▶ WHAT TO DO
Pick up the batch normalization tutorial after its final line and carry it forward.

* Begin EXCERPT *

Batch Normalization#
Batch Normalization (or batch normalization) was introduced in 2015 in the paper Batch Normalization: Accelerating Deep Network Training by Reducing Internal Covariate Shift. It had a major impact in the field of Deep Learning. Today, normalization is almost systematically used, whether it is BatchNorm, LayerNorm, or GroupNorm (and others).
The idea behind BatchNorm is simple and related to the previous notebook. We aim to obtain preactivations following a Gaussian distribution at each layer of the network. We saw that good initialization allows this behavior, but it is not always easy, especially with many different layers.
BatchNorm normalizes the preactivations with respect to the batch dimension before passing them into the activation functions. This ensures a Gaussian distribution at each step.
This normalization does not affect optimization as it is a differentiable function.
Implementation#
Code Review#
We will review the code from the previous notebook to implement batch normalization.
import torch
import torch.nn.functional as F
%matplotlib inline
words = open('../05_NLP/prenoms.txt', 'r').read().splitlines()
chars = sorted(list(set(''.join(words))))
stoi = {s:i+1 for i,s in enumerate(chars)}
stoi['.'] = 0
itos = {i:s for s,i in stoi.items()}
block_size = 3 # Contexte
def build_dataset(words):
X, Y = [], []
for w in words:
context = [0] * block_size
for ch in w + '.':
ix = stoi[ch]
X.append(context)
Y.append(ix)
context = context[1:] + [ix]
X = torch.tensor(X)

* End EXCERPT *
* Begin RECORDS SHOWN *

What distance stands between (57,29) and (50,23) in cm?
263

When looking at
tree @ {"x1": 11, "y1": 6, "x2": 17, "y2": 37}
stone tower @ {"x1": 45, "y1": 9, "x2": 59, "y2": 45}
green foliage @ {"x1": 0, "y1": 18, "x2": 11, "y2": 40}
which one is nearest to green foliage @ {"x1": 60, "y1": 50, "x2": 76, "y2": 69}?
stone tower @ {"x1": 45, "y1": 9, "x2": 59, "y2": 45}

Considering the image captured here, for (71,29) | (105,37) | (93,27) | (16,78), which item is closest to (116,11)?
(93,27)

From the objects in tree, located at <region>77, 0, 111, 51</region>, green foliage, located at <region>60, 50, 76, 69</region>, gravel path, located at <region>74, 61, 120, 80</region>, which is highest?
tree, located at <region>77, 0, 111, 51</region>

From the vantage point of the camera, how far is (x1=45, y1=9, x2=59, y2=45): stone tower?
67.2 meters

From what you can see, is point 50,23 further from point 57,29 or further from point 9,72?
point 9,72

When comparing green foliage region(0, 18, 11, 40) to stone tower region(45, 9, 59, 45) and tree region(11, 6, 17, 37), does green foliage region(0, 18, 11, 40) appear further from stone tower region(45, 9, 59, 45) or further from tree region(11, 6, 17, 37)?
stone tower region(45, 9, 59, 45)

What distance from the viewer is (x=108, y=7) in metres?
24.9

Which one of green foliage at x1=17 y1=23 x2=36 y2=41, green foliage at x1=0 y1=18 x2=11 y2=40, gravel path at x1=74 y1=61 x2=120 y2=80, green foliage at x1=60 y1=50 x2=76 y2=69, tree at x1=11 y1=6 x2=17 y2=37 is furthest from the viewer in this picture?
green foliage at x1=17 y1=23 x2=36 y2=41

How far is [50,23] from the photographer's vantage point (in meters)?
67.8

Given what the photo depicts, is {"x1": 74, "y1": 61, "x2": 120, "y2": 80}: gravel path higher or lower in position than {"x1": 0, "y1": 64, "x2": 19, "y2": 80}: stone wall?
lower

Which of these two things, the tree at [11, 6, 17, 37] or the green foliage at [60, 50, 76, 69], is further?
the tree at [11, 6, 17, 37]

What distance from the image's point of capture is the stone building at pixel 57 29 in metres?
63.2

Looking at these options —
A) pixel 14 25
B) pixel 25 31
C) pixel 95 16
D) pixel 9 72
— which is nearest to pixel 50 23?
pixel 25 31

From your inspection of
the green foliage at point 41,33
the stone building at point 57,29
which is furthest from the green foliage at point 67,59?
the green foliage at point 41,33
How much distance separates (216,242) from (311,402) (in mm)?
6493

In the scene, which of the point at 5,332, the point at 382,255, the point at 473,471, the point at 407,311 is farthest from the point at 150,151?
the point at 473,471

* End RECORDS SHOWN *

▶ ANSWER TO THIS TASK
Y = torch.tensor(Y)
print(X.shape, Y.shape)
return X, Y
import random
random.seed(42)
random.shuffle(words)
n1 = int(0.8*len(words))
n2 = int(0.9*len(words))
Xtr, Ytr = build_dataset(words[:n1]) # 80%
Xdev, Ydev = build_dataset(words[n1:n2]) # 10%
Xte, Yte = build_dataset(words[n2:]) # 10%
torch.Size([180834, 3]) torch.Size([180834])
torch.Size([22852, 3]) torch.Size([22852])
torch.Size([22639, 3]) torch.Size([22639])
embed_dim=10 # Dimension de l'embedding de C
hidden_dim=200 # Dimension de la couche cachée
C = torch.randn((46, embed_dim))
W1 = torch.randn((block_size*embed_dim, hidden_dim))*0.01 # On initialise les poids à une petite valeur
b1 = torch.randn(hidden_dim) *0 # On initialise les biais à 0
W2 = torch.randn((hidden_dim, 46))*0.01
b2 = torch.randn(46)*0
parameters = [C, W1, b1, W2, b2]
for p in parameters:
p.requires_grad = True
Here is our forward propagation code:
batch_size = 32
ix = torch.randint(0, Xtr.shape[0], (batch_size,))
# Forward
Xb, Yb = Xtr[ix], Ytr[ix]
emb = C[Xb]
embcat = emb.view(emb.shape[0], -1)
hpreact = embcat @ W1 + b1
h = torch.tanh(hpreact)
logits = h @ W2 + b2
loss = F.cross_entropy(logits, Yb)
Implementing BatchNorm#
According to the article, here is the information:
First, we need to normalize.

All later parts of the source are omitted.